Stocks closed flat Wednesday after the Federal Reserve left short-term interest rates unchanged, but said “near-term risks to the economic outlook have diminished.” Some analysts interpreted this to mean we could see a rate hike in September despite the tradition of doing nothing prior to a presidential election.
While the Dow Jones Industrial Average and S&P 500 fell slightly, the tech-heavy Nasdaq rose 0.6%, boosted by a 6.5% jump in Apple Inc. (NASDAQ:AAPL) on better-than-expected earnings.

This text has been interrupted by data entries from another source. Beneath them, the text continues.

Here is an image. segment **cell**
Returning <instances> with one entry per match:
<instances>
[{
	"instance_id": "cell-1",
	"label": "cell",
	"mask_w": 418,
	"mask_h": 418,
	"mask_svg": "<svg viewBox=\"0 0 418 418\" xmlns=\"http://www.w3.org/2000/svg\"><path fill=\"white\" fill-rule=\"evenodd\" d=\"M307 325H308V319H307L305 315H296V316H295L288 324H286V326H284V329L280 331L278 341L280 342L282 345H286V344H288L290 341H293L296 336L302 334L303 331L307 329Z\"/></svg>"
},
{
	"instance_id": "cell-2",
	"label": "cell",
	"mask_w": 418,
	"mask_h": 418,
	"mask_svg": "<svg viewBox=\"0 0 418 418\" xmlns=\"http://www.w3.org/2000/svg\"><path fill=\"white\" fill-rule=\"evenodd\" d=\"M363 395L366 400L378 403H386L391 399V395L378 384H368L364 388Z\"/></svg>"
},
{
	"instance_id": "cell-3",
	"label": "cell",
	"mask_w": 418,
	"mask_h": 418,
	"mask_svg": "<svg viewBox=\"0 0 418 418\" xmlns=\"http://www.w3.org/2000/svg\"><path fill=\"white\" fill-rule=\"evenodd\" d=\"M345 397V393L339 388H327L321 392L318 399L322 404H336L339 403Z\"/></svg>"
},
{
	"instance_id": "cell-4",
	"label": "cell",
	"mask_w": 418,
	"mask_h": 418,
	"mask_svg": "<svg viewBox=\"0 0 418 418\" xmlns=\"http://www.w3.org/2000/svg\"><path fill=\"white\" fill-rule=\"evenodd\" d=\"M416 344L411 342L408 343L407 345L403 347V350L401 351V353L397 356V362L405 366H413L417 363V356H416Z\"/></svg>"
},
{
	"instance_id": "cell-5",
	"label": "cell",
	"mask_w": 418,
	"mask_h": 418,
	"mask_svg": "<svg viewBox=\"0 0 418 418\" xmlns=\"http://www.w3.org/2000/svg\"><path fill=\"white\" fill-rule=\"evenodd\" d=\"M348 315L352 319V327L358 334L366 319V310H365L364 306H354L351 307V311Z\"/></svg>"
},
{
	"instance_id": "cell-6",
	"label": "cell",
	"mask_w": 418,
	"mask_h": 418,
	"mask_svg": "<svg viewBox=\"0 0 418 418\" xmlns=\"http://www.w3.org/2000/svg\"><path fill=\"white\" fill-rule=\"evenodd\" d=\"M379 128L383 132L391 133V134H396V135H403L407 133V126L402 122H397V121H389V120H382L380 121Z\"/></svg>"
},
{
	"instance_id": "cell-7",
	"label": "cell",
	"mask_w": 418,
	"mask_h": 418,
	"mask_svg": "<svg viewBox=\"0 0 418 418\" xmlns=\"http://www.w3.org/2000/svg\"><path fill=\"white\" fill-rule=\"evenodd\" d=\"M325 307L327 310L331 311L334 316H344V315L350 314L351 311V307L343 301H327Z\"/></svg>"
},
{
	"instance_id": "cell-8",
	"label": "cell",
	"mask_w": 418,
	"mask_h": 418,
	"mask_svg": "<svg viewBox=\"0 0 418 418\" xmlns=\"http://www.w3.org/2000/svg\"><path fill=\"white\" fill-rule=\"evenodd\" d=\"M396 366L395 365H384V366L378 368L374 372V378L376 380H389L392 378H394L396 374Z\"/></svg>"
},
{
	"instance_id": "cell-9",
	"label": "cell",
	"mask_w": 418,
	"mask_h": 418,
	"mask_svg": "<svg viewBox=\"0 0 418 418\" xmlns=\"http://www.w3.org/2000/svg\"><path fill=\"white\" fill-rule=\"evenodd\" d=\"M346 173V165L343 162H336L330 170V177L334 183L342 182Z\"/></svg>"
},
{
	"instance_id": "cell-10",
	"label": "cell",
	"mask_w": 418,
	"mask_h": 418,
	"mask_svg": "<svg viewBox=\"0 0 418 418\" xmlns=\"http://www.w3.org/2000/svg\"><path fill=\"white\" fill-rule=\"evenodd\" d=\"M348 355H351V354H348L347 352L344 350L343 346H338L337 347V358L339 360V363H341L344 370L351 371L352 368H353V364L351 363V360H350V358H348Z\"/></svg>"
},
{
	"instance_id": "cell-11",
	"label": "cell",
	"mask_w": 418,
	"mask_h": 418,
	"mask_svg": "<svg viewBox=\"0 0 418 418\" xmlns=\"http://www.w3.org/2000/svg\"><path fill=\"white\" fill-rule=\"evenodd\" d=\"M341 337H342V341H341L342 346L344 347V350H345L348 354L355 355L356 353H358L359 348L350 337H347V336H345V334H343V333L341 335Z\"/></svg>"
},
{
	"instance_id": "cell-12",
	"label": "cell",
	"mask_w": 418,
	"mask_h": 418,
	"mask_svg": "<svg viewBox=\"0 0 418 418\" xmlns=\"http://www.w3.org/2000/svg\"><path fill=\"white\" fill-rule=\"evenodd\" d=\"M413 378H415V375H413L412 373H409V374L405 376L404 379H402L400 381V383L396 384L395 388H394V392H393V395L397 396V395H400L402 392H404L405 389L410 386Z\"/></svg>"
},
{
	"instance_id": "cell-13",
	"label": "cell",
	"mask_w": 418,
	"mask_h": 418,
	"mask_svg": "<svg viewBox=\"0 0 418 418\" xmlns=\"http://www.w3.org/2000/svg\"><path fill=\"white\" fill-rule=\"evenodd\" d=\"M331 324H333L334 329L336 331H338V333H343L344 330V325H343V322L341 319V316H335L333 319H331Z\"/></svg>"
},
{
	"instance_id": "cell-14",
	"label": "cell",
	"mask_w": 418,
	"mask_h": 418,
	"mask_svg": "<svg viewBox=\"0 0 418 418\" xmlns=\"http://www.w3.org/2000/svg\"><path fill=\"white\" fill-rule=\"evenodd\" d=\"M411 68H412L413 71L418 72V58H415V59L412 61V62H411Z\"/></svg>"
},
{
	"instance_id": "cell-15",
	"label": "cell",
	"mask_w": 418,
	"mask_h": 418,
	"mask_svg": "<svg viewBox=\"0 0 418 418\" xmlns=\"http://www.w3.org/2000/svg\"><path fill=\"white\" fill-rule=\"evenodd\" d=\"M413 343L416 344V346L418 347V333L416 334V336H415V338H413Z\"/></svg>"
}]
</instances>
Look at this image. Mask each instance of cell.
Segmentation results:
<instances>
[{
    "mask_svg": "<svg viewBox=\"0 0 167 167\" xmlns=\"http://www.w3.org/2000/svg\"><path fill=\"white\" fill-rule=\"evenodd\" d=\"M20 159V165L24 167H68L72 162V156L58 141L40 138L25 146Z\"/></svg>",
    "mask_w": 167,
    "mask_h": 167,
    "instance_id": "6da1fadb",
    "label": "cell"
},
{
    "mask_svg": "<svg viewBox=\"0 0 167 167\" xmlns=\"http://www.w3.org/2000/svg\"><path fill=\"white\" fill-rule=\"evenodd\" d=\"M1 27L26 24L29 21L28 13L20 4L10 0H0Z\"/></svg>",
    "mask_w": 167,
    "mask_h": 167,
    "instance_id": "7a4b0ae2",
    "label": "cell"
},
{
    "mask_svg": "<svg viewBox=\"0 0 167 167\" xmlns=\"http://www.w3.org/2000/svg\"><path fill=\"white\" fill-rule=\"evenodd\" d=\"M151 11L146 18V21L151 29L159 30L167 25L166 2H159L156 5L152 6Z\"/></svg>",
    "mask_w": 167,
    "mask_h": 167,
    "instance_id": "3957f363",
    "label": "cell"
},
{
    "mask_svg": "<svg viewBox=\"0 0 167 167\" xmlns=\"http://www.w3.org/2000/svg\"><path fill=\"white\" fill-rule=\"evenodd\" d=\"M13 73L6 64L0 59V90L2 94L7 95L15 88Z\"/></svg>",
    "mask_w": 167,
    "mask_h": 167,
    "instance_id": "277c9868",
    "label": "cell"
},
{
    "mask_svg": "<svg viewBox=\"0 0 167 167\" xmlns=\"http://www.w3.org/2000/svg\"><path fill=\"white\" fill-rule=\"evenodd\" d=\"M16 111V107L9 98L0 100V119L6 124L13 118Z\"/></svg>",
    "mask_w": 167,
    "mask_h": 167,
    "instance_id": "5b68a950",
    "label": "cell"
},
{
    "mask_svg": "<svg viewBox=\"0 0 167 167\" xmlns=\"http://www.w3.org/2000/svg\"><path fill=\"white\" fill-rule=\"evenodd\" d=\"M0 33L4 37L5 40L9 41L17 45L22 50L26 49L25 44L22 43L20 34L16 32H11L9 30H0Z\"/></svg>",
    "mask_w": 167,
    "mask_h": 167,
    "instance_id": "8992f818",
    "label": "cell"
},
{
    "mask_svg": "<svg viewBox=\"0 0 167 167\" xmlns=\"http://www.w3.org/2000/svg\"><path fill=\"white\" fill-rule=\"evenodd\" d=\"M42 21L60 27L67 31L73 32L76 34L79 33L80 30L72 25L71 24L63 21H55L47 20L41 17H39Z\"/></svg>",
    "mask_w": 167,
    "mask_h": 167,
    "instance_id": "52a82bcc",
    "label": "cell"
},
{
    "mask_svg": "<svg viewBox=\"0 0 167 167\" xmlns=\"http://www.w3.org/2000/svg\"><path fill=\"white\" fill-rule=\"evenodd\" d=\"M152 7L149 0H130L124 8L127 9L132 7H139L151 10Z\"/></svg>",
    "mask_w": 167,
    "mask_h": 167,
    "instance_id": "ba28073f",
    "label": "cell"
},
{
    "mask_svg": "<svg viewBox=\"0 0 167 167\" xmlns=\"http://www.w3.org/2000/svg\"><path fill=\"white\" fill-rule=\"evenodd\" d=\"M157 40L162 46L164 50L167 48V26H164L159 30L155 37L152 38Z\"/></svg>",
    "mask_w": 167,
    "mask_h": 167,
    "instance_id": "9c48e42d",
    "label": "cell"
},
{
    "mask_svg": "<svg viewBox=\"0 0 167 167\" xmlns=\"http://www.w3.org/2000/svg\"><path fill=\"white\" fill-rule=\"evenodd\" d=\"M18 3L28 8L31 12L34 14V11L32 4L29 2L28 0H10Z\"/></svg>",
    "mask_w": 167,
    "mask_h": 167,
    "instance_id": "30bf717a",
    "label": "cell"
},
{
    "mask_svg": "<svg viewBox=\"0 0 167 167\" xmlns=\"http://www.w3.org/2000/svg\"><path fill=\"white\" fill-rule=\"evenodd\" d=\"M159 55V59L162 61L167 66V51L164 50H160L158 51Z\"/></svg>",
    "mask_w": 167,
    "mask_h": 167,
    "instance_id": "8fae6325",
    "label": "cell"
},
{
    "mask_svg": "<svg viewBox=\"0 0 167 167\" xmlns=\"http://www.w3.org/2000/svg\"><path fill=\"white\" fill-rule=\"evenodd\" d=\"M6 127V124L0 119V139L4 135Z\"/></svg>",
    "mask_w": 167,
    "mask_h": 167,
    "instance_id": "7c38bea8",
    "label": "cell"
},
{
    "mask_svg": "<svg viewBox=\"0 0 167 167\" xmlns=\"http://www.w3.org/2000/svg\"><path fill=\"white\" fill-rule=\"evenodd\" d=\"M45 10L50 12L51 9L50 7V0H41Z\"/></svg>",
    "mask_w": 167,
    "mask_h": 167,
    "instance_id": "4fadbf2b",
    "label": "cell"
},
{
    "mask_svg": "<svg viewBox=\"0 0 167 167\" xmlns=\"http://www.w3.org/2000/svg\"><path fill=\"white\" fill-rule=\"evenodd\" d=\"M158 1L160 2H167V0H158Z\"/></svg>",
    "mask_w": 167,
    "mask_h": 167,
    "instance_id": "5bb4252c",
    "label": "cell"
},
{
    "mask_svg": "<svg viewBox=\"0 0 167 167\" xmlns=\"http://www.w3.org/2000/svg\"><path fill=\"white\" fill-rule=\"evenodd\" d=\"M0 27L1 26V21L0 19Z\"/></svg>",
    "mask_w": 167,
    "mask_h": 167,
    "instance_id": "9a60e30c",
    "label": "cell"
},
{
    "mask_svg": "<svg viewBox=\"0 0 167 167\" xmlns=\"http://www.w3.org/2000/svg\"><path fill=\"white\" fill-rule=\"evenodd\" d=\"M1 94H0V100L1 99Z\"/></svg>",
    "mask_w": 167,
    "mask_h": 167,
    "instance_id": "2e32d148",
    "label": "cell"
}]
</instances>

Other notable gainers included Garmin Ltd. (NASDAQ:GRMN) and State Street Corp (NYSE:STT), which added 11.6% and 9.3%, respectively, on earnings beats. Boeing Co (NYSE:BA) advanced 0.8% on a smaller-than-anticipated quarterly loss.
Health care stocks continued to march higher with a gain of 0.5%, offsetting declines in energy stocks and weakness in the U.S. dollar. The iShares NASDAQ Biotechnology Index (ETF) (NASDAQ:IBB) gained 2.4%.

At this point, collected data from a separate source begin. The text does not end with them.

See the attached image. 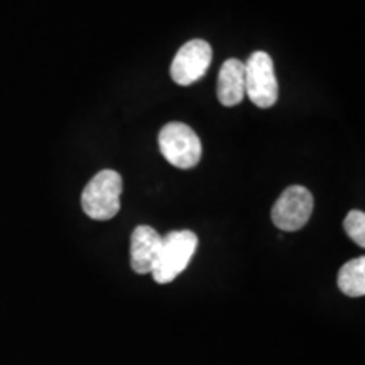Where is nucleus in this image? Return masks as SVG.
Returning <instances> with one entry per match:
<instances>
[{
  "label": "nucleus",
  "mask_w": 365,
  "mask_h": 365,
  "mask_svg": "<svg viewBox=\"0 0 365 365\" xmlns=\"http://www.w3.org/2000/svg\"><path fill=\"white\" fill-rule=\"evenodd\" d=\"M245 95L259 108H269L277 102L279 86L267 53L255 51L245 63Z\"/></svg>",
  "instance_id": "20e7f679"
},
{
  "label": "nucleus",
  "mask_w": 365,
  "mask_h": 365,
  "mask_svg": "<svg viewBox=\"0 0 365 365\" xmlns=\"http://www.w3.org/2000/svg\"><path fill=\"white\" fill-rule=\"evenodd\" d=\"M124 190L122 176L113 170H102L97 173L81 195V207L85 215L93 220H110L120 210V195Z\"/></svg>",
  "instance_id": "f257e3e1"
},
{
  "label": "nucleus",
  "mask_w": 365,
  "mask_h": 365,
  "mask_svg": "<svg viewBox=\"0 0 365 365\" xmlns=\"http://www.w3.org/2000/svg\"><path fill=\"white\" fill-rule=\"evenodd\" d=\"M340 291L350 298H359L365 294V257L354 259L344 264L339 271Z\"/></svg>",
  "instance_id": "1a4fd4ad"
},
{
  "label": "nucleus",
  "mask_w": 365,
  "mask_h": 365,
  "mask_svg": "<svg viewBox=\"0 0 365 365\" xmlns=\"http://www.w3.org/2000/svg\"><path fill=\"white\" fill-rule=\"evenodd\" d=\"M344 228L359 247H365V213L360 210H352L344 220Z\"/></svg>",
  "instance_id": "9d476101"
},
{
  "label": "nucleus",
  "mask_w": 365,
  "mask_h": 365,
  "mask_svg": "<svg viewBox=\"0 0 365 365\" xmlns=\"http://www.w3.org/2000/svg\"><path fill=\"white\" fill-rule=\"evenodd\" d=\"M213 51L205 39H193L178 49L171 63V78L181 86H190L202 80L212 65Z\"/></svg>",
  "instance_id": "423d86ee"
},
{
  "label": "nucleus",
  "mask_w": 365,
  "mask_h": 365,
  "mask_svg": "<svg viewBox=\"0 0 365 365\" xmlns=\"http://www.w3.org/2000/svg\"><path fill=\"white\" fill-rule=\"evenodd\" d=\"M218 100L225 107H235L245 97V63L230 58L218 73Z\"/></svg>",
  "instance_id": "6e6552de"
},
{
  "label": "nucleus",
  "mask_w": 365,
  "mask_h": 365,
  "mask_svg": "<svg viewBox=\"0 0 365 365\" xmlns=\"http://www.w3.org/2000/svg\"><path fill=\"white\" fill-rule=\"evenodd\" d=\"M159 149L178 170H191L202 159V143L196 132L182 122H170L159 132Z\"/></svg>",
  "instance_id": "7ed1b4c3"
},
{
  "label": "nucleus",
  "mask_w": 365,
  "mask_h": 365,
  "mask_svg": "<svg viewBox=\"0 0 365 365\" xmlns=\"http://www.w3.org/2000/svg\"><path fill=\"white\" fill-rule=\"evenodd\" d=\"M196 249H198V237L191 230L170 232L166 237H163L156 264L150 271L154 281L159 284L175 281L188 267Z\"/></svg>",
  "instance_id": "f03ea898"
},
{
  "label": "nucleus",
  "mask_w": 365,
  "mask_h": 365,
  "mask_svg": "<svg viewBox=\"0 0 365 365\" xmlns=\"http://www.w3.org/2000/svg\"><path fill=\"white\" fill-rule=\"evenodd\" d=\"M163 237L156 228L139 225L130 237V266L137 274H149L156 264Z\"/></svg>",
  "instance_id": "0eeeda50"
},
{
  "label": "nucleus",
  "mask_w": 365,
  "mask_h": 365,
  "mask_svg": "<svg viewBox=\"0 0 365 365\" xmlns=\"http://www.w3.org/2000/svg\"><path fill=\"white\" fill-rule=\"evenodd\" d=\"M314 208L312 191L304 186L294 185L284 190L277 202L274 203L271 217L274 225L284 232L301 230L307 225Z\"/></svg>",
  "instance_id": "39448f33"
}]
</instances>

Crude oil fell 2.3% to $41.92 a barrel following a reported increase in crude and gasoline stockpiles. Gold for December delivery was up 0.5% at $1,334.50 an ounce.
At Wednesday’s close, the Dow Jones Industrial Average fell 2 points to 18,472, the S&P 500 was off 3 points at 2,167, the Nasdaq gained 30 points at 5,140, and the Russell 2000 was up 2 points at 1,219.
The NYSE Composite’s primary exchange traded 834 million shares with total volume of 3.4 billion. The Nasdaq crossed 2 billion shares. On both major exchanges, advancers outpaced decliners by 1.6-to-1. And on the NYSE, block trades increased to 5,012 from 4,356 on Tuesday.
On Tuesday, SPDR S&P MidCap 400 ETF (NYSEARCA:MDY) appeared to be breaking out of the “high tight flag,” but on Wednesday, the pattern reversed with a sell signal from my proprietary internal indicator, the Collins-Bollinger Reversal (CBR). While volume that accompanied the signal was higher than it has been in the past two weeks, it was not higher than average.
Support rests at the bottom of the flag at $279 and extends to the June high at $278. MACD is declining but still positive by a fraction.
The small and mid caps are holding up better than the large caps of the Dow and S&P 500 as group rotation into technology and health care continues to absorb any selling. The S&P 500 remains extended, and that’s one reason for the swap to small and mid caps.
My personal inclination is to ignore the CBR sell signal, chalking it up to another miscue on the part of the Fed until proven otherwise.
The big driver of stocks continues to be earnings. As long as we get positive surprises like Apple’s gift to the market, the S&P 500’s high tight flag formation should eventually break to the upside.